Read more here: http://www.sacbee.com/2012/06/18/4569449/nerves-get-to-michael-thompson.html#storylink=cpy

Hole #18 (par 4)
I’m sure most of his 18th hole was covered on TV (I still haven't had a chance to go back through the DVR coverage) but here is how it played out.  His tee shot went right into the tree line but he got a kind bounce as the tree kicked the ball back into the fairway.  He had a longer than normal iron shot into the green.  His shot into the green caught the right rough just off the green but it was hole high.  The hole was cut in the front left just thee paces over the front bunker.  Michael’s chip from the rough didn’t quite break enough but he had an easy tap in to finish his round at three under par (67).

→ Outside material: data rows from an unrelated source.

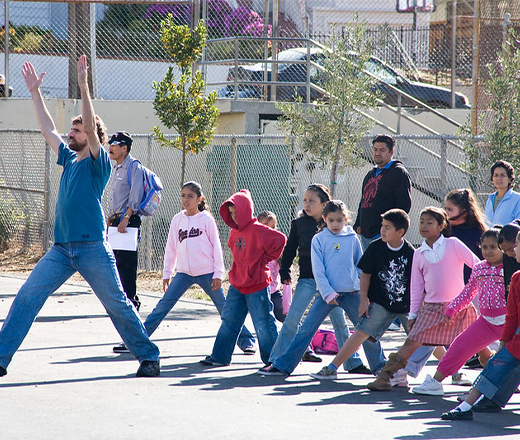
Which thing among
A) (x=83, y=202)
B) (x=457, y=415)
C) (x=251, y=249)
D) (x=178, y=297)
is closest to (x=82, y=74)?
(x=83, y=202)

Michael tees off on the 18th hole

The Waiting Game
As a cheering section, we convened in the clubhouse to see how the rest of the tournament played out.  I didn’t think two over was going to be enough but as the day wore on and guys kept falling down the leaderboard, it looked better and better.  We were excited because we knew that Michael had accomplished several things no matter where he ultimately finished:  he had locked up invitations to the 2013 US Open (top 10 and better) and the 2013 Masters (top 8 and better), he had also pretty much locked up his 2013 PGA Tour card and an invitation into the PGA Championship later this year.  Michael had to do several interviews but eventually came and sat with us as we watched the end of the tournament.  As you know by now, two over came in second by a shot to Webb Simpson.

The Medal Ceremony
After the tournament was over, Michael told us to come down to the 18th green.  He was presented with a silver medal for being the US Open runner up.   It brought to mind the medal ceremony I got to witness when they presented Michael with his low amateur medal in the 2008 US Open.  The big difference was the size of the crowd.  In 2008 there were about 20 people around and this time there were thousands.  In either case, it was very cool - even with the “chicken guy” who interrupted Webb Simpson and Bob Costas.

Overall Impressions
So this article might have sounded like Michael played the par fours as "fairway-green-two putts for par" - what's so hard about that?  First of all, hitting fairways on this course was no easy feat.  Trees hugged fairways or overhung them entirely.  Hills and slopes wanted to take balls from the fairway into the rough.  In order to hit a fairway you had to shape the ball and land it in a very narrow window.  Some holes you had to shape right to left, others it was reversed.  On Sunday, nobody did it better than Michael.  Michael hit 11 out of 14 fairways to lead the field.

Add to that that I used the term "easy" par several time throughout this post.  In reality there were no easy pars on this course.  Any putt longer than 18 inches was a challenge.  Michael lead the field in putting for the week and I don't remember him missing a single putt inside of five feet.

No words I give you will accurately convey just how good a round Michael played on Sunday.  It was a thing of beauty.  When you add the situation on top of that - the final round of the US Open - it is just all the more impressive.    It was great to see him come back from his rounds on Friday and Saturday where he was grinding.  For those of us following, it was just an amazing day.  We were (and still are) just so happy for Michael to perform as well as he did.  And the best part of it?  He had fun doing it!